Madhubani Paintings

The art of Madhubani painting, is the traditional style developed in the Mithila region, in the villages around Madhubani, Bihar. Madhubani literally means a forest of honey. This style of painting has been traditionally done by the women of the region, though today men are also involved to meet the demand. Hindu women who live in villages near the market town of Madhubani in northern India maintain old traditions and teach them to their daughters. Painting is one of the traditional skills that are passed down from generation to generation in the families of some of the women. They paint figures from nature and myth on household and village walls to mark the seasonal festivals of the religious year, for special events of the life-cycle, and when marriages are being arranged they prepare intricately designed wedding proposals.

Paintings from Madhubani

But even though women in the villages around Madhubani have been practicing their folk art for centuries, the world at large has come to know about these women and to consider them to be "artists" only in the last thirty years. Even now, most of their work remains anonymous.

The women, some of them illiterate, are in any case reluctant to consider themselves individual producers of "works of art" and only a few of them mark the paintings with their own name. Thework is done on freshly plastered or a mud wall. For commercial purposes, the work is now being done on paper, cloth etc. The paintings are basically of religious nature.

They are done in the special rooms in their homes (in the pooja room, ritual area, bridal room.), on the main village walls,etc., for ceremonial or ritualistic purpose. The women offer sincere prayers to the deity before starting the work. Figures from nature & mythology are adapted to suit their style.

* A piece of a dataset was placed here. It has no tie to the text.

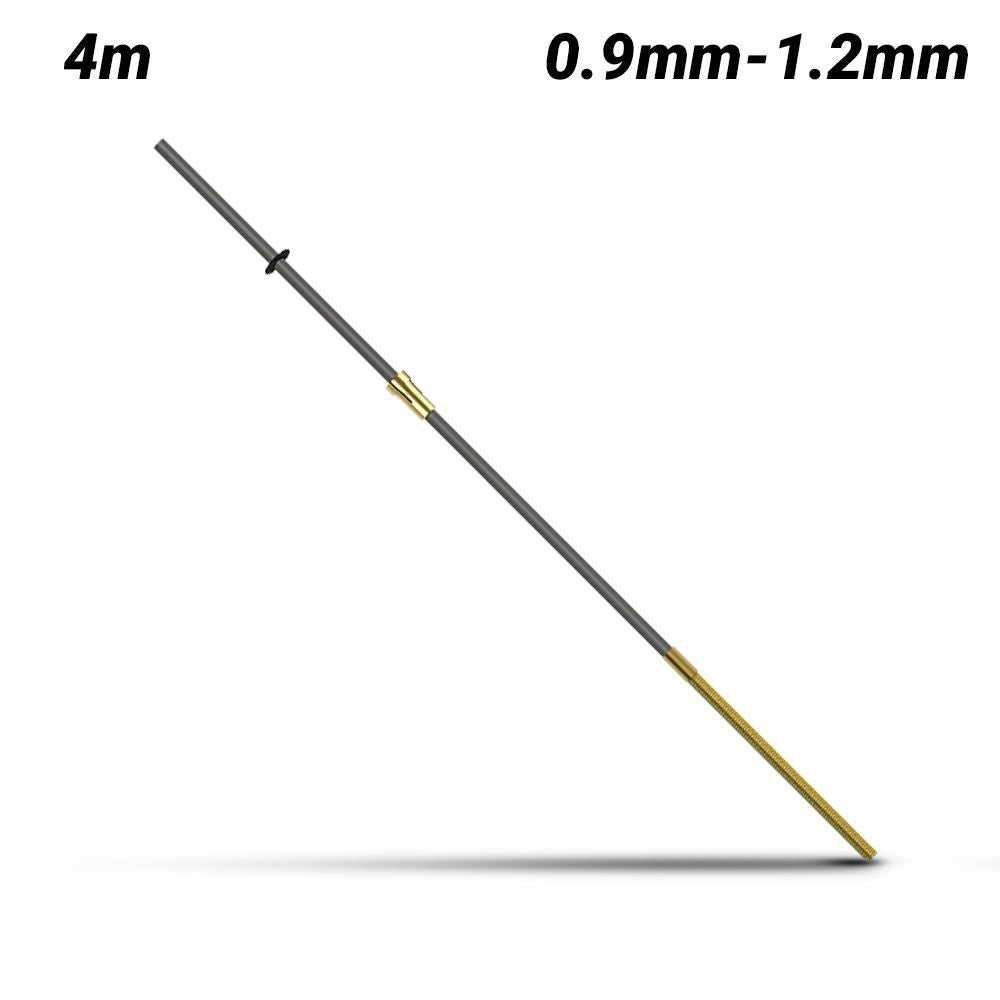 UNIMIG U11068 4m 0.9mm-1.2mm All Purpose Torch Liner to Suit M580W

The themes & designs widely painted are the worship of Hindu deities such as Krishna, Rama, Siva, Durga, Lakshmi, Saraswati, Sun and Moon, Tulasi plant, court scenes, wedding scenes, social happenings around them, etc. Floral, animal and bird motifs, geometrical designs are used to fill up all the gaps.  There is hardly any empty space in this style. The skill is handed down the generations, and hence the traditional designs and patterns are widely maintained.

Madhubani Arts & Crafts

It is believed that King Janaka had asked for paintings to be developed for his daughter Sita's wedding.
Cotton wrapped around a bamboo stick forms the brush. The colours applied are prepared by the artists.  Black colour is obtained by mixing soot with cow dung; yellow from turmeric or pollen or lime and the milk of banyan leaves; blue from indigo; red from the kusam flower juice or red sandalwood; green from the leaves of the wood apple tree; white from rice powder; orange from palasha flowers.

The colours are applied flat with no shading. There is normally a double line drawn for the outlines, with the gap between the lines filled by cross or straight tiny lines. In the linear painting, no colours are applied. Only the outlines are drawn.